Dr. Hick and Dave also talked about how fearful-avoidant attached individuals deal with break-ups. They might have a hard time getting over casual relationships, which often stir up a lot for them internally, and may want to keep people on a “what if” list, after they are able to get some space from them. Similar to avoidantly attached individuals, individuals with this type of attachment style, often reach back out after they have had some time to get distance and re-establish a sense of safety. These attempts to reconnect with the anxiously or securely attached partner, can be confusing to them after being pushed away. In contrast, anxiously attached partners often hold on longer and engage in second-guessing, often with a sense of self-blame and anxiety. For the anxiously attached, distance is anxiety-provoking and it’s comfortable for them to stay attached in their minds.
Overcoming relationship triggers and conflict
Resolving relationship conflict is possible when partners have a mutual desire to do the work, a high level of personal insight (which can be enhanced through self-work and ongoing therapy), a willingness to learn about themselves, and are receptive to feedback. It’s important to commit to working on your relationship together, understanding your patterns and cycles, and how you might trigger each other. Recognize that just because someone has aligned values, doesn’t mean they are going to communicate effectively with their partner.
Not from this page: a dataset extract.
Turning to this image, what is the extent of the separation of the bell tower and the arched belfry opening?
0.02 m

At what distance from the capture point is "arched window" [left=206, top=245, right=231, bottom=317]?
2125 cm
So often, conflict is not about the person or situation, but is more about what got triggered in the person’s attachment. If you and your partner are going to fight, know your default reaction based on your attachment, and don’t take every conflict personally. With your partner, create a plan for disagreements so you can come back more regulated. That might look like creating space or creating a container. Remember that when you are in conflict, you are almost always dealing with past wounds, not the present situation. The present is just triggering you and communication becomes very primal when you are in conflict. It’s important to teach your partner what you like or need in a relationship. Don’t assume that they understand how to make you feel loved and appreciated. Don’t assume they know what triggers you.
Throughout this podcast, you’ll learn more about yourself and your opportunities for growth within a relationship, including with yourself. Dr. Kristen Hick serves clients in her Denver office, Center for Shared Insight, and supports clients on their journey of self-discovery, including improving their relationships and better understanding their attachment style.